— Chiche que je fais ce que tu m’ordonnes, petit prince !
— Vrai ! s’exclama le moufflet, rayonnant.
— Je ne te demande que quelques minutes pour terminer quelque chose. Réfléchis à notre plan d’action pendant ce temps.
Et Formide retourna se boucler dans la salle de bains où la droguiste tentait de se libérer des bandes Velpeau avec lesquelles le fou l’avait ligotée. Fidèle à sa nouvelle méthode, Bruno lui avait plaqué sur le museau une autre bande de sparadrap.
— Je vous fais attendre, pardonnez-moi, dit-il. C’est le gosse… Bon, où en étions-nous ? Ah ! oui…

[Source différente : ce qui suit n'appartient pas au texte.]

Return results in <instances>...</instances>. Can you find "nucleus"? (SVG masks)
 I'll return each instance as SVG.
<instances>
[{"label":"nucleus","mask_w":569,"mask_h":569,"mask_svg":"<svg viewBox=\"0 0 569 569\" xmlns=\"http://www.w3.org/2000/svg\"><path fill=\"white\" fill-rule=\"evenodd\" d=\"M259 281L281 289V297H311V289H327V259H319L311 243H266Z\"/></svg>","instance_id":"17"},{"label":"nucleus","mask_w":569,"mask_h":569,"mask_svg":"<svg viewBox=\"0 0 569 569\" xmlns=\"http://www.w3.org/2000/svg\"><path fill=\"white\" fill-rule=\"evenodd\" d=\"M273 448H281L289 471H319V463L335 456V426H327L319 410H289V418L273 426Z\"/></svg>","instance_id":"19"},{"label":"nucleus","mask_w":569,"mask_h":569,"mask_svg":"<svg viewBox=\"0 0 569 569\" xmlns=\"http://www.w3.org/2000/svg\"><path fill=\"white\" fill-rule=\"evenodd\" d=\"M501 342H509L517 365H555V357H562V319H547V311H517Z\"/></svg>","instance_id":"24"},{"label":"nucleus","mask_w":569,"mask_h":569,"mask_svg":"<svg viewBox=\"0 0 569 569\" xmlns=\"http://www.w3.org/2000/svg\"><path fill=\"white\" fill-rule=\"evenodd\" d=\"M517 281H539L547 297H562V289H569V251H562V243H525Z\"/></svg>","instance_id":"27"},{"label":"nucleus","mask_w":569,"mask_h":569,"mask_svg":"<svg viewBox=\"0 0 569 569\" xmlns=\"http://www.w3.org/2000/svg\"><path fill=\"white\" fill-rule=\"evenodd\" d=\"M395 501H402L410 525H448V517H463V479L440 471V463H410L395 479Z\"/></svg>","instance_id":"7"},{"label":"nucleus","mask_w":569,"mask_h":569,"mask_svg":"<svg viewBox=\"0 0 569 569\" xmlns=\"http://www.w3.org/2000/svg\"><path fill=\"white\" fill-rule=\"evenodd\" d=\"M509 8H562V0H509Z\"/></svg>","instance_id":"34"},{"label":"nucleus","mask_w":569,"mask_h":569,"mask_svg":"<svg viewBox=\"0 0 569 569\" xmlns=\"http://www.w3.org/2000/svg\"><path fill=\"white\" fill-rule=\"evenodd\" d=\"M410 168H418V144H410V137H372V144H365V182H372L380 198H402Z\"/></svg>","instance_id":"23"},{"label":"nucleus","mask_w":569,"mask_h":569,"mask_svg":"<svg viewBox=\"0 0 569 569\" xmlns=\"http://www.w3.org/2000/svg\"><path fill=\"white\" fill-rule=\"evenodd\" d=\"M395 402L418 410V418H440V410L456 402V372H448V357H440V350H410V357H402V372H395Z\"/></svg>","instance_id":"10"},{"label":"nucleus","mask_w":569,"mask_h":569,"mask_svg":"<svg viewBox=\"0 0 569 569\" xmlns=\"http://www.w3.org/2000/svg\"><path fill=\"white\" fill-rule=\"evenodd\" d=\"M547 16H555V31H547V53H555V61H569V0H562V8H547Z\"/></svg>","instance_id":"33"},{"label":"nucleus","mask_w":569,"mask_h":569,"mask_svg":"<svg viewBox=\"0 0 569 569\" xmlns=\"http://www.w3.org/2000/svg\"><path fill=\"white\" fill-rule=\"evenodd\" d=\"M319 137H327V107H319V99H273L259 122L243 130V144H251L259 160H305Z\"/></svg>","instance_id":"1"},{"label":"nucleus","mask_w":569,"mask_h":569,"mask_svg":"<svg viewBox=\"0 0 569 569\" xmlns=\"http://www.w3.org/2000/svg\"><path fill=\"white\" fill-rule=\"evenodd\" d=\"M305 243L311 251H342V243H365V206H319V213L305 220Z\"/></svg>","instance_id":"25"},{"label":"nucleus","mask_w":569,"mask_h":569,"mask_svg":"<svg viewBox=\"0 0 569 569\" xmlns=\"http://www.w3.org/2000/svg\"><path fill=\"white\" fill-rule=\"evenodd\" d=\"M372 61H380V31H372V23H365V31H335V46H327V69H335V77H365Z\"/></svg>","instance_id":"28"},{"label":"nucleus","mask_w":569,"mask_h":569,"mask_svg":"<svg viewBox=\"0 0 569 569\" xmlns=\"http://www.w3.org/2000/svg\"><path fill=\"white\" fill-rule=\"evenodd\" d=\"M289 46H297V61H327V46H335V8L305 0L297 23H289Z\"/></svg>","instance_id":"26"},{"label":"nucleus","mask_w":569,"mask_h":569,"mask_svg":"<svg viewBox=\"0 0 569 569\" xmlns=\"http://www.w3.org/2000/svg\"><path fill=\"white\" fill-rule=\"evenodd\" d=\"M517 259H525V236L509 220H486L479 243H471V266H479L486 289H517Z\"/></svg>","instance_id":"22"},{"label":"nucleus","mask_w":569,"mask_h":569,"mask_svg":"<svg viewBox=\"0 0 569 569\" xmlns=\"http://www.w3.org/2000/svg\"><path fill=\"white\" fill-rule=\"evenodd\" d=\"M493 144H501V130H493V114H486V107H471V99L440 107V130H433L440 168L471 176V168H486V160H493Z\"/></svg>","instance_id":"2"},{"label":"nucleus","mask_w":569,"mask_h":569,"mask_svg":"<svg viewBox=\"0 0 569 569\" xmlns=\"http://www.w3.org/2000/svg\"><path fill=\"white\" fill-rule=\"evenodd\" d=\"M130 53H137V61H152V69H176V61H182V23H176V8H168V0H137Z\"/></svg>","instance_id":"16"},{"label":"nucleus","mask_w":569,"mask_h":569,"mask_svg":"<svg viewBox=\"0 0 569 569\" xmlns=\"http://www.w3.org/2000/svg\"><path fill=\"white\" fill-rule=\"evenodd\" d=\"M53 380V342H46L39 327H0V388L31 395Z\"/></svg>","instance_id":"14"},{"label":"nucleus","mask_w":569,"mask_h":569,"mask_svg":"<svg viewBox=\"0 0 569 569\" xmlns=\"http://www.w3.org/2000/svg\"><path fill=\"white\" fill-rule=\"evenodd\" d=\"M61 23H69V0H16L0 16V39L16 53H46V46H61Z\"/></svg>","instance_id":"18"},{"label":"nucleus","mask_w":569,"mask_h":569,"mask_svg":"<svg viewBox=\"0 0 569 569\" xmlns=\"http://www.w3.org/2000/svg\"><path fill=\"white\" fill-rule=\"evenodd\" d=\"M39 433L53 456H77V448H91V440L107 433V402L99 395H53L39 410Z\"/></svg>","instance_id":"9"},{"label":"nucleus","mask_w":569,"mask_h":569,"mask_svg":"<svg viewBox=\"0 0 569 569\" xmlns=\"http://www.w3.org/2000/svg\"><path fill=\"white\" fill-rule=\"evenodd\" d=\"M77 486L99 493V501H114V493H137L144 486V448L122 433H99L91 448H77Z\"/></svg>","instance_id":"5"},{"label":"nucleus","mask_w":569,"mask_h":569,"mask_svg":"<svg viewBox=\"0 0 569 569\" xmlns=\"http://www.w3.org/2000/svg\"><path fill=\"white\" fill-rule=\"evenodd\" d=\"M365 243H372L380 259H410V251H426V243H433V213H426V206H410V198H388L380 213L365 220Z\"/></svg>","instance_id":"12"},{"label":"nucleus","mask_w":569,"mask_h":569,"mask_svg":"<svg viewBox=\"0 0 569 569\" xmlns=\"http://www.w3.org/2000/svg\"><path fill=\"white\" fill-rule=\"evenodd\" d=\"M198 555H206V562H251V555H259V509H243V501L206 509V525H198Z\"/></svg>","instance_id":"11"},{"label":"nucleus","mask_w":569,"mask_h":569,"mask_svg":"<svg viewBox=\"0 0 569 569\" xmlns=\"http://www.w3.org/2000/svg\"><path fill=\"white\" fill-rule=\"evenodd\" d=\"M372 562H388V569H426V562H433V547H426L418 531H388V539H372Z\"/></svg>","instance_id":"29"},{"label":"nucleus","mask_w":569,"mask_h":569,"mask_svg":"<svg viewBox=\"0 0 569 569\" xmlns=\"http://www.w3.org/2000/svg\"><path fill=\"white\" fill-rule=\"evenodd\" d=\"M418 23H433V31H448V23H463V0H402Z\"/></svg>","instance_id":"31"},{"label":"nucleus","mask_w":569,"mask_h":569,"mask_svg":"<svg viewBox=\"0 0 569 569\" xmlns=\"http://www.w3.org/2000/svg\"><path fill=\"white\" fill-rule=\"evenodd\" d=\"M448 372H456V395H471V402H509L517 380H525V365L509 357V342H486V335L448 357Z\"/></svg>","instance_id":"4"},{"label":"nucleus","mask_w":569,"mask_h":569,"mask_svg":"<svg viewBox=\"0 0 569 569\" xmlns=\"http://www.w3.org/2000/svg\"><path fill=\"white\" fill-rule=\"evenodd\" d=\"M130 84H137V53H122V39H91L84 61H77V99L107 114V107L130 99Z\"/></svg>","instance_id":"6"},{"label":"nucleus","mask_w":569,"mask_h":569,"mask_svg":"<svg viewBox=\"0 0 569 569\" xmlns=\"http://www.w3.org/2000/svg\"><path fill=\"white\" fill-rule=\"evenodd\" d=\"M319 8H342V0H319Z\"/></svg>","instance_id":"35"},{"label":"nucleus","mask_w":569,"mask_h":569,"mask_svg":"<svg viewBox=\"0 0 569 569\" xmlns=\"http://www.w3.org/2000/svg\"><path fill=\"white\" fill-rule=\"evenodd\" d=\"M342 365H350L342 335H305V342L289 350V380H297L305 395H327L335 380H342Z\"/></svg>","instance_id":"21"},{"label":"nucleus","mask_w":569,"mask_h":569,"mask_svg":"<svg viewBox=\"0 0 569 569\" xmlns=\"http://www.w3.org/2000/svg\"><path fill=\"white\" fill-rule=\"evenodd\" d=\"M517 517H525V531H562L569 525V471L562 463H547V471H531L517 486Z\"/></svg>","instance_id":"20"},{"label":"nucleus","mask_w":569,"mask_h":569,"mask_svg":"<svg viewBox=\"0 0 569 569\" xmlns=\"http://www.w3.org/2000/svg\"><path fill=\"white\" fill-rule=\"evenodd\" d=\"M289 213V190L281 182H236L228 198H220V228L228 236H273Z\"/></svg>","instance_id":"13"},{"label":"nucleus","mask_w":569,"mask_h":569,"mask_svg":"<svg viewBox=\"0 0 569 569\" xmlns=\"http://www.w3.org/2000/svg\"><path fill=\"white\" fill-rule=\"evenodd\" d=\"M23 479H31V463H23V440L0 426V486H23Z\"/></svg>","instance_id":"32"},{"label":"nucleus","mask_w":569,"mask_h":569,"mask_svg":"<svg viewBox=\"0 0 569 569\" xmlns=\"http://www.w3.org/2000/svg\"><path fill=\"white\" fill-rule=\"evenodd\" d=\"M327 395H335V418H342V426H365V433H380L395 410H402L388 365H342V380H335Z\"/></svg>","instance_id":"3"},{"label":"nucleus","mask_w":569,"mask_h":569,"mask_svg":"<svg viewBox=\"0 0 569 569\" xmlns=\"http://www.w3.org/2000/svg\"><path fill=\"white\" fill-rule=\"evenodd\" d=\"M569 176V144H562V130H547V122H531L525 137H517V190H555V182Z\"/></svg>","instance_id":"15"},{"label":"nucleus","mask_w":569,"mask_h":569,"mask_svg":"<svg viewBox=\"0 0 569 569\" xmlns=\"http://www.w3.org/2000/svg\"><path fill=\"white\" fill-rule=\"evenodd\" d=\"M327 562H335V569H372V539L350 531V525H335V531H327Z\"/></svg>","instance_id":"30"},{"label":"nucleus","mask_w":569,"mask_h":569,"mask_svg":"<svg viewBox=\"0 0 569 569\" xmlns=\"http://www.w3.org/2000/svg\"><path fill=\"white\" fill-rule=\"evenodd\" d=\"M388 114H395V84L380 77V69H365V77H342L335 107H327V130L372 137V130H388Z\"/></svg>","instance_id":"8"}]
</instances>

Il ramassa la pièce de toile cirée amenée dans la salle d’eau et la noua à son cou, telle une immense serviette. Ensuite, il enfila des gants de caoutchouc, vendus en « promotion » par la boutiquière.
— Comme vous l’aurez sans doute remarqué, j’ai empli le bidet de fumant. Maintenant, je vais vous plonger la tête dedans. Cela va être un moment franchement atroce pour vous, j’en conviens, mais la fascination par l’horreur est d’une qualité unique, chère madame. Je ne pouvais laisser échapper pareille occasion.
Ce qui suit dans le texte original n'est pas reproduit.